* Supplied records:

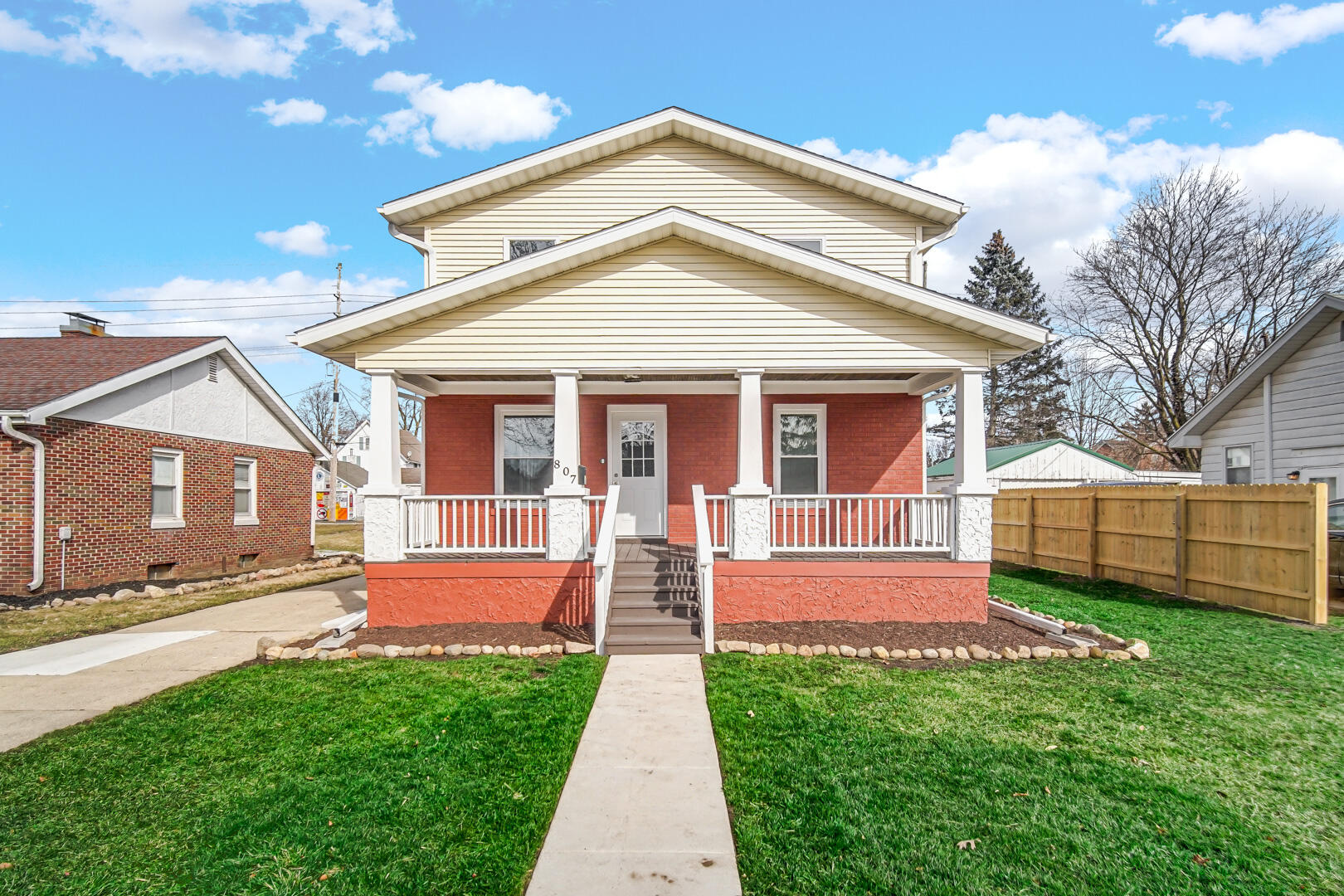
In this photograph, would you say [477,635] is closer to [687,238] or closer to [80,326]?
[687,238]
...
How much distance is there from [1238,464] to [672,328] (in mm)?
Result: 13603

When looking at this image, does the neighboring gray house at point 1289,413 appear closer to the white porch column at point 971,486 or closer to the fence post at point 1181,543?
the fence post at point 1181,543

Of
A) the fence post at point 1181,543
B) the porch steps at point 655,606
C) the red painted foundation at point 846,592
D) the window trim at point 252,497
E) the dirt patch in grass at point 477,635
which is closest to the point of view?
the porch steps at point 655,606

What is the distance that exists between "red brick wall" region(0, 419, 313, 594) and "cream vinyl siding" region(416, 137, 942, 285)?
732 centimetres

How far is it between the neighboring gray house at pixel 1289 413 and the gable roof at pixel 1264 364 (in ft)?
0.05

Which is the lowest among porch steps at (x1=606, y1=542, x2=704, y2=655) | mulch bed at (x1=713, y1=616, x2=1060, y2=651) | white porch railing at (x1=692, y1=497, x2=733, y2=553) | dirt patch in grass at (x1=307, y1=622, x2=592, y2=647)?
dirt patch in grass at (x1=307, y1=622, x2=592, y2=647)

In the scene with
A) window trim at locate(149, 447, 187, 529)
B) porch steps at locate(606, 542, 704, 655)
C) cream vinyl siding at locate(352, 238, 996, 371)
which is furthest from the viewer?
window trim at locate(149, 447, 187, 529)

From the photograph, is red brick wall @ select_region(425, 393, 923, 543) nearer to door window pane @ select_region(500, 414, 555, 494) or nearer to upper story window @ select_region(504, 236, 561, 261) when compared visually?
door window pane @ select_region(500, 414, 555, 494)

* Short exercise: Extract every line in the material above that contains the string "pane". Case matters, so uppercase and lowercase letters count as different.

* Reply:
From the photograph, is red brick wall @ select_region(425, 393, 923, 543) nearer to door window pane @ select_region(500, 414, 555, 494) or nearer to upper story window @ select_region(504, 236, 561, 261) when compared visually?
door window pane @ select_region(500, 414, 555, 494)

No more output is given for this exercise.